• [Task goal]: Copy each line of the data that has "frames" in it.

• [Exercise data]:
------------------------
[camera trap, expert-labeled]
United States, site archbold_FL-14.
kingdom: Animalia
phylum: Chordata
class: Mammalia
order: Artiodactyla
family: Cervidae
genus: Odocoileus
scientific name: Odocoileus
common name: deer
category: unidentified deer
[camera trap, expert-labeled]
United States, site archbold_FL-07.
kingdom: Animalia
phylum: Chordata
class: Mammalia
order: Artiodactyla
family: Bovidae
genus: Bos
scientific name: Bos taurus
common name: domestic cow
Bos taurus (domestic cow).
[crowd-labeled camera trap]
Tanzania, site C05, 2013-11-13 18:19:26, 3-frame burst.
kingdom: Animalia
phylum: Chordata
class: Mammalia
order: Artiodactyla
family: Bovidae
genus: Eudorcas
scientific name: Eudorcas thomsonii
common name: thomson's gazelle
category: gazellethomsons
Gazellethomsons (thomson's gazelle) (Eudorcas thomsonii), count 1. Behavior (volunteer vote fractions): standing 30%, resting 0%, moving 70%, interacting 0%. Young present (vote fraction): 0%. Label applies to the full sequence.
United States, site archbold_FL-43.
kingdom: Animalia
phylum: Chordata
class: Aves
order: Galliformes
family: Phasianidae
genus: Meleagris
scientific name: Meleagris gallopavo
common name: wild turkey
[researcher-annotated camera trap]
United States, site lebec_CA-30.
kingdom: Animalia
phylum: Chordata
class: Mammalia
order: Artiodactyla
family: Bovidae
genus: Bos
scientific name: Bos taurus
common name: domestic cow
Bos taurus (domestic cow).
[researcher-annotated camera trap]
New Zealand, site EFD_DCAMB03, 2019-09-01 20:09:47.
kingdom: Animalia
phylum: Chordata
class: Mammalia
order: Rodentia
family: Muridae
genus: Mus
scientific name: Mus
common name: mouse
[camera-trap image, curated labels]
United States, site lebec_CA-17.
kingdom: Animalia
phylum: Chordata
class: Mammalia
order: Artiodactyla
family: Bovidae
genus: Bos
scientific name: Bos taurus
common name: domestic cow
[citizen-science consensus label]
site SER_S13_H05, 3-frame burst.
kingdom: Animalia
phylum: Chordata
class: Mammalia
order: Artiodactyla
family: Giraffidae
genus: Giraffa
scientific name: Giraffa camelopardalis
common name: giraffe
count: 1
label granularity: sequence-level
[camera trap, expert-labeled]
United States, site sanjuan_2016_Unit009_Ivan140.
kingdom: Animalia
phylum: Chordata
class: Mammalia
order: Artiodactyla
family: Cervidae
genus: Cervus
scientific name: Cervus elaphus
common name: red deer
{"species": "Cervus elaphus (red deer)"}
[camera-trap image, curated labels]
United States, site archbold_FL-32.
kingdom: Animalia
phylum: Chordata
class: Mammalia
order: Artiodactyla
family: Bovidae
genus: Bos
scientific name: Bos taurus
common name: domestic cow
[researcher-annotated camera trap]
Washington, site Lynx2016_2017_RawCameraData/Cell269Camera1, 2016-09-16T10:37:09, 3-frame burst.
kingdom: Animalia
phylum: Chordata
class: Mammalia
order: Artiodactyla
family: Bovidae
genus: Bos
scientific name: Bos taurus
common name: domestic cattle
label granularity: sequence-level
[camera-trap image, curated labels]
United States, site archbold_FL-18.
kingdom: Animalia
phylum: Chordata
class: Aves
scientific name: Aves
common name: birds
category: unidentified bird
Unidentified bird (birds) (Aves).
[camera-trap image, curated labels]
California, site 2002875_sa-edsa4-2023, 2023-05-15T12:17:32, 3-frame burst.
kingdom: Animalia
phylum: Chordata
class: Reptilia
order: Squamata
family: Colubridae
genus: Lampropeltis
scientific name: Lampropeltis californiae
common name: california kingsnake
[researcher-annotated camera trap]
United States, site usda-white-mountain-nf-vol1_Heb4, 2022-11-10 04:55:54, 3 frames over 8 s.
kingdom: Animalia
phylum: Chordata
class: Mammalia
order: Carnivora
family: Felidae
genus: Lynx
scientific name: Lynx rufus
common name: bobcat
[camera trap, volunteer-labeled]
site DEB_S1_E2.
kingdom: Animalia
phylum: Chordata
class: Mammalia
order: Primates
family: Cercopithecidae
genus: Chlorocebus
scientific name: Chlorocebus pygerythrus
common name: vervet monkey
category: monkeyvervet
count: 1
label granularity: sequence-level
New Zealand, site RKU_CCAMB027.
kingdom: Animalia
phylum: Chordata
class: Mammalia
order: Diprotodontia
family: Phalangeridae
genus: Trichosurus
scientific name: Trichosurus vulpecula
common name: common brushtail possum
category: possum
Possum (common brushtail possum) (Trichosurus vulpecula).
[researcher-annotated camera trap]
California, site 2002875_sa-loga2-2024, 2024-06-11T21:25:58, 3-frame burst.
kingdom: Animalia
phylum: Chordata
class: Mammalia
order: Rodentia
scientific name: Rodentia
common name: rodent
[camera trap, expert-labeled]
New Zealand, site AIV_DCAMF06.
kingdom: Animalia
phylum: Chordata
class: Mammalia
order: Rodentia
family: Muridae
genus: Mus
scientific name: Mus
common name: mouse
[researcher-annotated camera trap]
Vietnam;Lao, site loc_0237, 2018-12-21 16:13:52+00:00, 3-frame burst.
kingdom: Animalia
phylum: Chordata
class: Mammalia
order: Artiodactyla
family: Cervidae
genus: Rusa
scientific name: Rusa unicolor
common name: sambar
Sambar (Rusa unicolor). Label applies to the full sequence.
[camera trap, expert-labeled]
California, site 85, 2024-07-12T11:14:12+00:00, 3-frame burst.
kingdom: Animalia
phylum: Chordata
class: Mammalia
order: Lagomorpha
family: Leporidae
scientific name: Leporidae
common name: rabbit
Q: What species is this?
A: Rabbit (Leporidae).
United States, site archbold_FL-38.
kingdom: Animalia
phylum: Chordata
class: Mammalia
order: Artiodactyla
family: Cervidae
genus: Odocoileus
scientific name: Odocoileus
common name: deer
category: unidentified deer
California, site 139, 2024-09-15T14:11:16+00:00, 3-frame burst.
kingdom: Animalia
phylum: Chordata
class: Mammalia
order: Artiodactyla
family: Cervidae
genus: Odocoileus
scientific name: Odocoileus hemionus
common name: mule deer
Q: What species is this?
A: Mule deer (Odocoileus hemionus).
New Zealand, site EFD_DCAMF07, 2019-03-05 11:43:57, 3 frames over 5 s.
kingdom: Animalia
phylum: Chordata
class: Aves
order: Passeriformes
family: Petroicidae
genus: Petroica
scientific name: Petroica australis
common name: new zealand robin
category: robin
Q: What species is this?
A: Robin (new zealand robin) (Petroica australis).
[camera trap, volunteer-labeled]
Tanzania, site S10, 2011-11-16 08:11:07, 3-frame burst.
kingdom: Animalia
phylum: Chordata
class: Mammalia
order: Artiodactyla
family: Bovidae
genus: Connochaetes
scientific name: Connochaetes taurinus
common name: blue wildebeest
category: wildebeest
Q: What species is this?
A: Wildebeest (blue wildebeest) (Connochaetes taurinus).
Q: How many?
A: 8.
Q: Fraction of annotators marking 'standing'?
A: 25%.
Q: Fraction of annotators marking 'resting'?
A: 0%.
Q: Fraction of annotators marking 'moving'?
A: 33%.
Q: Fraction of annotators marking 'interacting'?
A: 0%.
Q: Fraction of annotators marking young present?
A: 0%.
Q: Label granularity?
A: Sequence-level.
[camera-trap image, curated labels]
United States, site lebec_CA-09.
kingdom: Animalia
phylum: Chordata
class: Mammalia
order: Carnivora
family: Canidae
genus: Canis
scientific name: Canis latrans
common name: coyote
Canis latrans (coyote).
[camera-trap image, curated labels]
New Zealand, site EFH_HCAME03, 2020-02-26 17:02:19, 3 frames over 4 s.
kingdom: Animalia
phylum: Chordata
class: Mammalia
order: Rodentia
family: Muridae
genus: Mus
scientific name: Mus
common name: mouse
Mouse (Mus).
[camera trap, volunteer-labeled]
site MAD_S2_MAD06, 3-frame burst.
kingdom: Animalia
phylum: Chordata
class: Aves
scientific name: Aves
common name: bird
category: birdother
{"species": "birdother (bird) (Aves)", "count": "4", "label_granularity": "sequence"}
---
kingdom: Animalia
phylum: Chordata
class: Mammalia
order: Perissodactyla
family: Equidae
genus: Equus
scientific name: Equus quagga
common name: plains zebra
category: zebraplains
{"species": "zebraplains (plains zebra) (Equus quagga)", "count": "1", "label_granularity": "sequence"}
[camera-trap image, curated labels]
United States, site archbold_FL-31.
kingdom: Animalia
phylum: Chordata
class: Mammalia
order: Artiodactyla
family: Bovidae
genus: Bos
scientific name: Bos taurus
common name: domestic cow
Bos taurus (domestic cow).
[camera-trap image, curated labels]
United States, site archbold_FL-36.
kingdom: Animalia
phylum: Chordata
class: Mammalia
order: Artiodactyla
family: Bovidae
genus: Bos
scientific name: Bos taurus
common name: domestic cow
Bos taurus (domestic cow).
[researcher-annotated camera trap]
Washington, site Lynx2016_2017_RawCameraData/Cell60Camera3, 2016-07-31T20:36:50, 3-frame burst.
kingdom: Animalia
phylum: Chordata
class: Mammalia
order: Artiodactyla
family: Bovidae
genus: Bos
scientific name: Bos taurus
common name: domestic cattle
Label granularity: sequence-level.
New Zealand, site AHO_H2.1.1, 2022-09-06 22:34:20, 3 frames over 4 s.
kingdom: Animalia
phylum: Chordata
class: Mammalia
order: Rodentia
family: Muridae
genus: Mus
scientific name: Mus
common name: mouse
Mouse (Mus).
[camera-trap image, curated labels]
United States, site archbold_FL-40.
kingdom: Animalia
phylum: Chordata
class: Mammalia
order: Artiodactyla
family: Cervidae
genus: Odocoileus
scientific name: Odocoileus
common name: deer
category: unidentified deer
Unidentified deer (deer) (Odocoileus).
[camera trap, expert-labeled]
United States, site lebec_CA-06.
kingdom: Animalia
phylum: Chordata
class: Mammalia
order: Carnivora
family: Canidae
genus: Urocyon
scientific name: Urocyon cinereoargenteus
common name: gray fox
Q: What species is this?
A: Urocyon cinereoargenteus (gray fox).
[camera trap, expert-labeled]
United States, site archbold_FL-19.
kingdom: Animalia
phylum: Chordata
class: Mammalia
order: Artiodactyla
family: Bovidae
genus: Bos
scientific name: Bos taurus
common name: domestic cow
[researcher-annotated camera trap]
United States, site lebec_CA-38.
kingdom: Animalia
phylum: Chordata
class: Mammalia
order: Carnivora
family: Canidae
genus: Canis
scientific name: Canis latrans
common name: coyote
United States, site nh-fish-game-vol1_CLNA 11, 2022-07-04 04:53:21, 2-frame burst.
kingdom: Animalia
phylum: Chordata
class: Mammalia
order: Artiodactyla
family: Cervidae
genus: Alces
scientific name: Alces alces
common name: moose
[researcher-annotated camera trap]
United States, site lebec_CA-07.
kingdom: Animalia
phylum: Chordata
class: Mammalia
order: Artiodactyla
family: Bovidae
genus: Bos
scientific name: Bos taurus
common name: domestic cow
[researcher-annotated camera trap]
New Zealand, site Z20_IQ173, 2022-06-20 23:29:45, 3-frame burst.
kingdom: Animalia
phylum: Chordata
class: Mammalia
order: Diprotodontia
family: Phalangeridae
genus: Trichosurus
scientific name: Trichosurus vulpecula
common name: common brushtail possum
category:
------------------------
• [Response to the task]:
United States, site usda-white-mountain-nf-vol1_Heb4, 2022-11-10 04:55:54, 3 frames over 8 s.
New Zealand, site EFD_DCAMF07, 2019-03-05 11:43:57, 3 frames over 5 s.
New Zealand, site EFH_HCAME03, 2020-02-26 17:02:19, 3 frames over 4 s.
New Zealand, site AHO_H2.1.1, 2022-09-06 22:34:20, 3 frames over 4 s.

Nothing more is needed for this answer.